3DLinker: An E (3) Equivariant Variational Autoencoder for Molecular Linker Design

About

This directory contains the code and resources of the following paper:

"3DLinker: An E(3) Equivariant Variational Autoencoder for Molecular Linker Design".

3DLinker is a 3D graph variational auto-encoder that is equivariant to rigid transformations and reflections (E(3) group). It takes two molecular fragments as input and generates a "linker" (both with graphs and spatial coordinates) attaching these two fragments.
We thank the authors of Deep generative models for 3D linker design for releasing their code. Our code is based on their source code release (link).
Please feel free to contact Yinan Huang yinan8114@gmail.com if you have issue using the code.

Overview of Model

We introduce 3DLinker, a variational auto-encoder, to address the simultaneous generation of graphs and spatial coordinates in molecular linker design. Our model leverages an important geometric inductive bias: equivariance w.r.t. E(3) transformations. See the concrete encoding and decoding (generation) process below.

model

Step 1. Encode the fragments and ground-truth into equivariant node-level embeddings

An equivariant GNN is applied to jointly embed the fragments and ground-truth into node-level embeddings, including both scalar-type and vector-type embeddings. They are equivariant in the sense that scalars and vectors are 0-order and 1-order E(3) tensors respectively.

Step2. Predict anchor nodes

Use the node embeddings to predict the anchor nodes that the linker will attach the two fragments.

Step3. Predict node type

Use the node embeddings to predict the type of nodes in the linker.

Step4. Predict edges and coordinates

Following an auto-regressive policy, we sequentially predict the edges and coordinates of the selected node. The nodes are selected in a BFS manner.

For more details, see Methodology of our paper.

Sub-directories

[generated_samples] contains the generated molecules. Each generation will produce a .smi file (graphs info) and a .sdf file (coordinates info).
[zinc] contains preprocessed ZINC data. Tranining dataset is not included due to upload limit. See Data for downloading training dataset.
[check_points] contains pytorch model checkpoints. "pretrained_model.pickle" is a provided checkpoint that can recover the experimental results in the paper.
[analysis] contains evaluation code.

Data

Only test dataset is included in this directory, which can be used for generation and evaluation. To train your own model, you can download the training dataset from here.

Code Usage

Python Envirnoment

The code is tested in Python 3.9 with Pytorch 1.11.

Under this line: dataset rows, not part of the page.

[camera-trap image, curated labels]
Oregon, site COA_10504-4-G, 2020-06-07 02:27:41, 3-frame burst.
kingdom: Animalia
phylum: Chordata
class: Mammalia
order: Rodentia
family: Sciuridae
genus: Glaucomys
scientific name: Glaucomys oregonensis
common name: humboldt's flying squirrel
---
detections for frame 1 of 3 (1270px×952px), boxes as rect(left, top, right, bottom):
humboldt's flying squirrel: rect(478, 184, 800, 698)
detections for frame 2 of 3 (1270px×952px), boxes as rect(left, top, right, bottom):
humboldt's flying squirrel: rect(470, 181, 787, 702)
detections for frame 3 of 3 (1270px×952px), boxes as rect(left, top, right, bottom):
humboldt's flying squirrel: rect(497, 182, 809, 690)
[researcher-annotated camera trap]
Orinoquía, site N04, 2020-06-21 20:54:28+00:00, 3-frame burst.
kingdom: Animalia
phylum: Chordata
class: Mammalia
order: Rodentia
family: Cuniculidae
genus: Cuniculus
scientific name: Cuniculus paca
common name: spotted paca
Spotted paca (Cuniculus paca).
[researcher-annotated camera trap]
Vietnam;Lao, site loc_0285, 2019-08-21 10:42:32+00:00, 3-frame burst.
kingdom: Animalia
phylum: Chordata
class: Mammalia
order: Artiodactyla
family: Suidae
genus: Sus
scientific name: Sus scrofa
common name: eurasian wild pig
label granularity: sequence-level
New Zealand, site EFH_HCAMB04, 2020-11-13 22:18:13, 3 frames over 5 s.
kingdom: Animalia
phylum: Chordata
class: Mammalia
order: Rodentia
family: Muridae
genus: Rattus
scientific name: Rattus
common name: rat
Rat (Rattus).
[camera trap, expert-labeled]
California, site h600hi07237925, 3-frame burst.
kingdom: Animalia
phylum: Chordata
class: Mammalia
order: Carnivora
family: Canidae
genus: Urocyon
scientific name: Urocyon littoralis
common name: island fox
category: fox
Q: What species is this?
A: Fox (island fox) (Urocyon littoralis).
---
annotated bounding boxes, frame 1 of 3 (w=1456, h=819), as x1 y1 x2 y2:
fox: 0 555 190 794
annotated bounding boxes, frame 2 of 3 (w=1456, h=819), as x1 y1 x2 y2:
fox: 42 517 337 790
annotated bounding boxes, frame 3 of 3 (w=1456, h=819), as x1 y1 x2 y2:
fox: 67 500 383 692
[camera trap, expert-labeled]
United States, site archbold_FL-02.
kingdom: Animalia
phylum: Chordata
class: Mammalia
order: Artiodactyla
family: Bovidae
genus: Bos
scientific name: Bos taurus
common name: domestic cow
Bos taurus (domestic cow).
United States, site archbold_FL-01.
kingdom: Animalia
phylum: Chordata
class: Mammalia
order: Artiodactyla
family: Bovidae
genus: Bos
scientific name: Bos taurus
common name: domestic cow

You can create a new conda environment using the provided yaml file: conda env create -f env.yml

or manually install the following packages:

Pytorch: install a proper version compatible with your platform (see Pytorch versions)
RDKit: conda install -c rdkit rdkit
Docopt: pip install docopt
Joblib: pip install joblib

Generation

To generate new molecules using pretrained model, run python main.py --dataset zinc --config-file test_config.json --generation True --load_cpt ./check_points/pretrained_model.pickle

The default setting is to generate 250 samples per test data, saved in directory "./generated_samples" as a smi file and a sdf file. The .smi file contains lines of fragments, ground-truth, generation. Look up "test_config.json" to see and modify the setting.

Evaluation

To evaluate the generated molecules, enter the analysis directory and run python evaluate_generated_mols.py ZINC PATH_TO_GENERATED_MOLS ../zinc/smi_train.txt 1 True None ./wehi_pains.csv

Training

To train your own model, first download trainingrun python main.py --dataset zinc --config-file train_config.json

Change hyper-parameters like batch size in file train_config.json. More hyper-params can be found in main.py.